COMPITI DA SVOLGERE:
1 - Rispondi a queste domande sul brano dedicato ai libri per i giocatori della SPAL:
(a) Che cosa studia Luca Mora?
(b) Con quale soprannome l'autore chiama Michele Castagnetti?
(c) Quanti anni ha Alex Meret?
2 - Elenca tutti i libri che il brano sui giocatori della SPAL consiglia di leggere, ciascuno con il suo autore.

BRANO DA LEGGERE:
L’adesione della SPAL alla campagna #ioLeggoPerché non è solo meritoria, ma dà anche la possibilità di stabilire un ponte tra le imprese quotidiane dei biancazzurri e la letteratura. Due mondi apparentemente lontani, ma che hanno tanti punti di incontro.
Osservando il suo sguardo vivo e ascoltandone la parlantina si capisce che Luca Mora ne ha letti davvero di libri. Delle volte ho espresso scetticismo nei suoi confronti, perché sul campo mi sembra poco dinamico per la B, invece lui continua a segnare e dare tutto e mi smentisce. Poi studia filosofia e questo me l’ha fatto amare fin dal principio, da quel primo incontro in ritiro quando il mio direttore gli fece vedere il fotomontaggio di lui modificato che sembrava il Che. È a suo modo un rivoluzionario del calcio, Mora, anche solo per quella barba e quel capello da guerrigliero, ma soprattutto per la grinta che ci mette sempre, in campo. Tutta sostanza, Luca, fuori dalle apparenze. È qui che sta la sua rivoluzione: in un mondo, quello del calcio, di ricchi e disperati, lui se ne frega di tutte le pose da calciatore-tronista, di tutte le miserie alla Gianluca Vacchi, per intenderci. Allora gli suggeriamo Cent’anni di solitudine, di Gabriel Garcia Marquez, che avrà già letto, ma che magari rilegge, tra gli studi di Platone e Hegel che gli tocca fare per laurearsi.
Un altro che mi sembra così è Michele Castagnetti, che io chiamo Casta Divo perché ha quest’aura alla Brad Pitt, ma in realtà mi sembra un ragazzo che ama le cose semplici. E quindi gli suggerisco un’altra lettura rivoluzionaria, La conquista del pane, di Petr Kropotkin, anarchico russo. Un testo fondamentale che dovremmo leggere tutti, per accorgerci di quanto sarebbe facile vivere in un modo/mondo più giusto. E gliene suggerisco pure un altro, di un autore reggiano come lui, Daniele Benati, il libro si chiama Silenzio in Emilia.
Alex Meret ha 19 anni e corre il tipico rischio che solo i grandi talenti corrono: quello di bruciarsi le ali perché volano troppo vicini al sole, come Icaro. Allora gli suggeriamo Le metamorfosi, di Ovidio, per leggere quella storia e imparare a lasciarsi il tempo per crescere senza patemi, sbagliando tanto, volando bassi, non troppo vicino al sole, che poi brucia la cera con cui le tue ali erano legate e ti fa cadere in mare e rinunciare si tuoi sogni.
Nicolas Giani ha chiamato sua figlia Blanca e qualcuno (Federica Lodi) ha già detto che, se ne nasce un’altra, lui dovrà per forza chiamarla Azzurra. Anche a lui non gliene ho risparmiate, però si vede che ha a cuore i nostri colori, il capitano, al di là del nome che potrebbe dare alla secondogenita. Lettura consigliata: Fiesta di Ernest Hemingway.

MATERIALE FORNITO:

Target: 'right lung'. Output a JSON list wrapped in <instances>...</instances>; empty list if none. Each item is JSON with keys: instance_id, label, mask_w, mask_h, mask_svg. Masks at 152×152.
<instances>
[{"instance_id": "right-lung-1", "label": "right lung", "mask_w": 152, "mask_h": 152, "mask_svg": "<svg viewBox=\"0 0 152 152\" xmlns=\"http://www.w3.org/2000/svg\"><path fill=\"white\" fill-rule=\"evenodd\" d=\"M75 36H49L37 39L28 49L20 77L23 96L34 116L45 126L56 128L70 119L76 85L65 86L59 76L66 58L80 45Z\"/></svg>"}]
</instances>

SOLUZIONI:
1 -
(a) Filosofia.
(b) Casta Divo.
(c) 19 anni.

2 -
- Cent'anni di solitudine, di Gabriel Garcia Marquez
- La conquista del pane, di Petr Kropotkin
- Silenzio in Emilia, di Daniele Benati
- Le metamorfosi, di Ovidio
- Fiesta, di Ernest Hemingway